Digamos, como sucede con otras obras, que mi novela puede tener dos o más niveles de lectura. Si la comienzo diciendo: «Era una noche oscura y tormentosa» el lector ingenuo, que no comprende la referencia a Snoopy, gozará en un nivel elemental, y la cosa puede terminar ahí. Después está el lector de segundo nivel que capta la referencia, la cita, el juego y por lo tanto sabe que se está haciendo, sobre todo, ironía. Llegado a ese punto, podría agregar un tercer nivel, dado que el mes pasado descubrí que la frase es el incipit de una novela de Bulwer-Lytton, el autor de los Últimos días de Pompeya. Es obvio que también Snoopy estaba probablemente citando.
La sutil ironía literaria, hecha de citas, referencias, alusiones es un homenaje a la inteligencia pura. Pero, ¿no existe el riesgo de que la elaboración de la página termine teniendo poca narración y mucha cabeza?
No son asuntos míos.
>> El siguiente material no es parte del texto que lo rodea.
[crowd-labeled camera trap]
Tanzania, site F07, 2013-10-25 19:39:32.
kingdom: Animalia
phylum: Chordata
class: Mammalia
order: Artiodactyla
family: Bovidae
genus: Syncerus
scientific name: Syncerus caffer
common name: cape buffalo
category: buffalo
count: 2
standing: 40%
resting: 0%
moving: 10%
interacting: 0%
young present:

Yo puedo ocuparme legítimamente de apostillas, de esta charla, del hecho de que la novela fue escrita en una época en la que se hablaba mucho de dialogismo intertextual y de Bajtín. Si después usted señala que de esa manera muy pocos la leerán, yo le respondo: es cosa del lector, no mía.
Es una afirmación muy perentoria.
La verdad es que cuando salió El nombre de la rosa fui sometido a una auténtica ducha escocesa. ¿Por qué hizo un libro difícil que nadie entiende? Y yo respondo como el guerrero africano de Hugo Pratt: porque me gusta. ¿Y entonces por qué hizo un libro popular que todos quieren leer? Pongámonos de acuerdo, ¿es difícil o popular?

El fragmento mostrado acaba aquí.